• _PROMPT_
Resume the forum reply on thread synchronization bugs, starting after its last line.

• _PAGE EXTRACT_
It could be, for example, just that since the server version favors background threads, and services the thread scheduling a little differently, that you simply never exacerbate the problem while under XP. Is it possible you have a single/core multiple/core issue? Even, say, a hyperthread processor under 2003 and the XP has hyperthreading disabled?

My point is, when it comes to synchronization bugs, while they can appear and disappear in various configurations, it's almost always NOT the OS difference, but a bug that simply isn't excited in one configuration the way it is in another.

Protecting the container with this critical section/mutex lock looks fine, but is that done everywhere? Even the subcontainer implications?

That is, while you've protected the container HERE, is there ANYWHERE else that you've accessed either that container, or any element it contains?

Are you sure you're particular string class is thread aware? Is it possible the 'double delete' has occurred by an operation in a string class where THAT class doesn't have any provision for threaded ownership?

Is there any function/operation that hands off an element from that container for use in another thread? Is that thread's actions controlled by a synchronization object?

These are just about always what I find whenever this puzzle has hit me.

Alternate advice point - always use objects that control this stuff. That is, here you have an object representing the mutex/critical section, but why don't you have an object that represents the lock?



void CTopServer::SendMesgToAll(std::string& strMesg)

• _DATA PROVIDED_
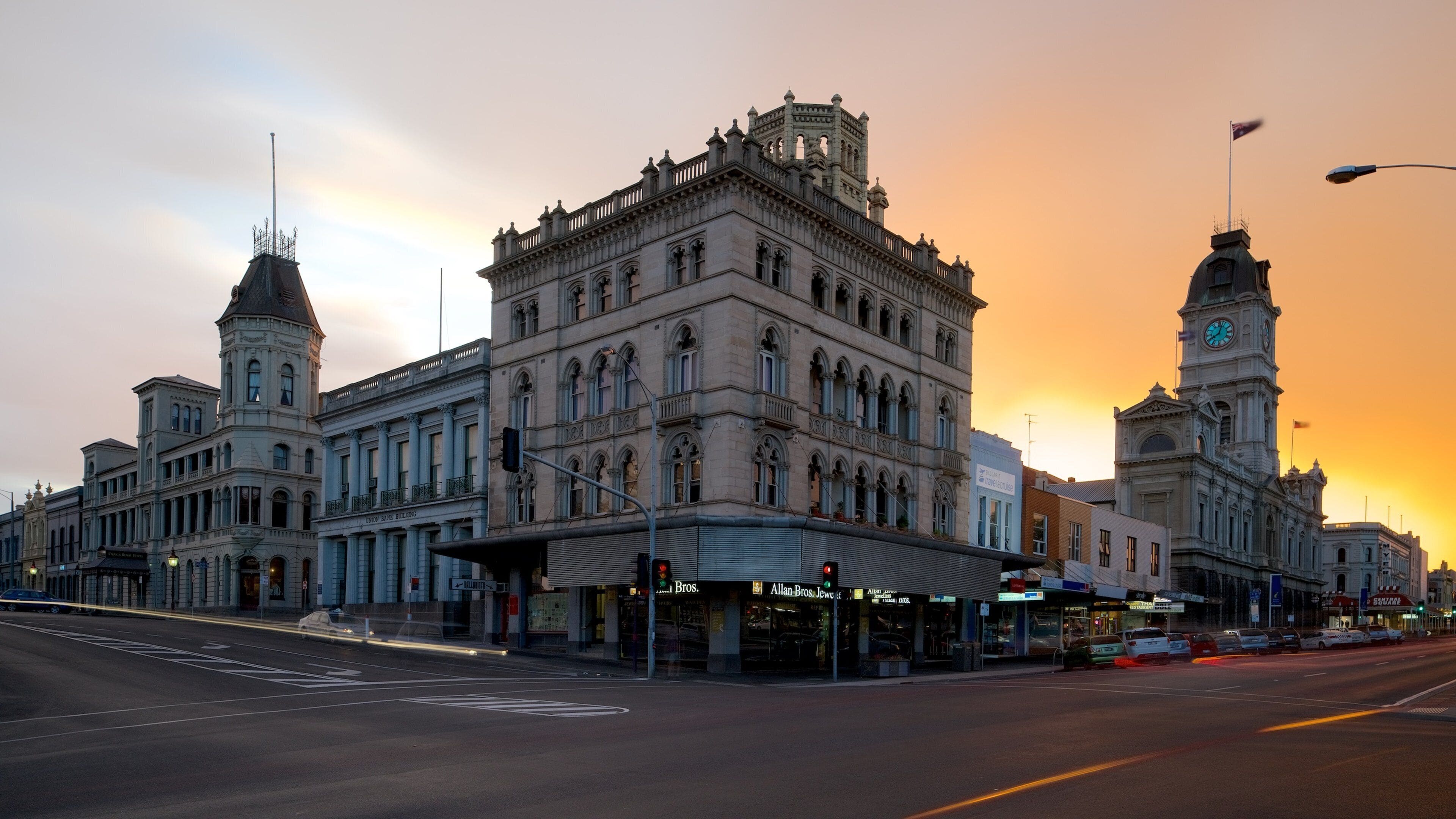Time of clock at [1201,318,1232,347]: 8:03
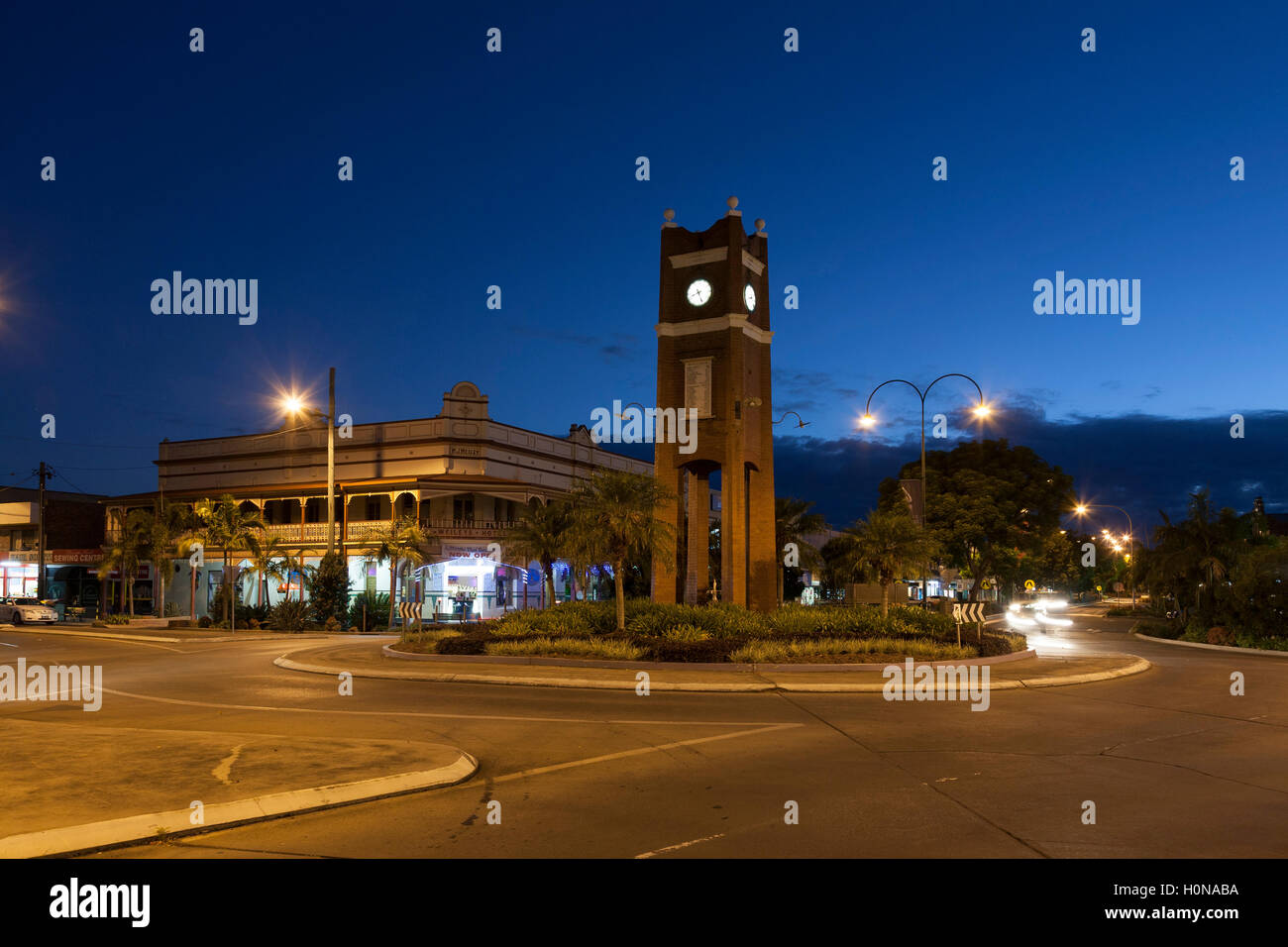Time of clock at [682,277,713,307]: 8:26
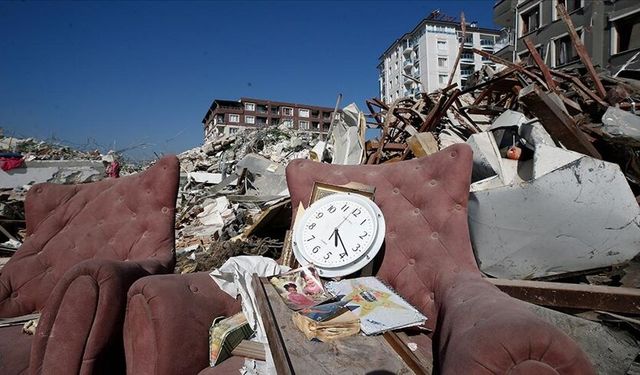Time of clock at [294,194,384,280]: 5:23
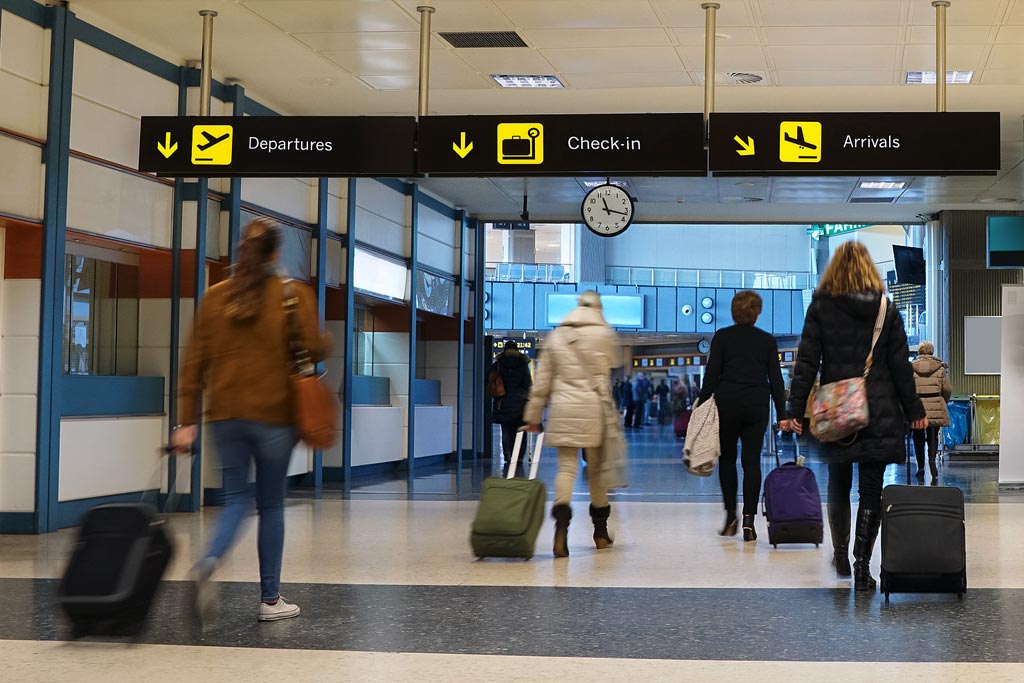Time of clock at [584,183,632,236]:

• _EXERCISE RESPONSE_
{
Locker l( m_lockConx );
///Goes through it's container of connected users and sends data to each
/// -> No longer needed, can't forget it anymore m_lockConx.unlock();
}



An object that represents the lock simply calls for a lock at construction, and always releases (unlocks) at destruction. This is classic RAII, and it means you're unlock is safe for use with exceptions that might otherwise bypass the unlock STEP.

Similar object solutions to coordination can be helpful and reducing, and I submit outright eliminating, the potential for issues like double deletion.

Smart pointers, with reference counting (which are themselves processed under a lock) is an excellent way of solving the 'which thread should delete this' question. It effectively removes the question.

The string class should have, in a way, done this for you. Most string classes use reference counting, and that would mean the character array underneath that should be managed in a thread-aware and safe fashion, but that assumes your string class was written to do that.

Similar issues apply to objects that contain other objects via pointers (which should be smart pointers, so this question never comes up), etc.

Best of luck, and I'd enjoy hearing how well you fare. A 'lesson' for all of us from an application production in the real world is exactly what visitors to this board need, so they know what's ahead.

nice_guy_mel
June 28th, 2007, 01:54 PM
Good suggestions so far.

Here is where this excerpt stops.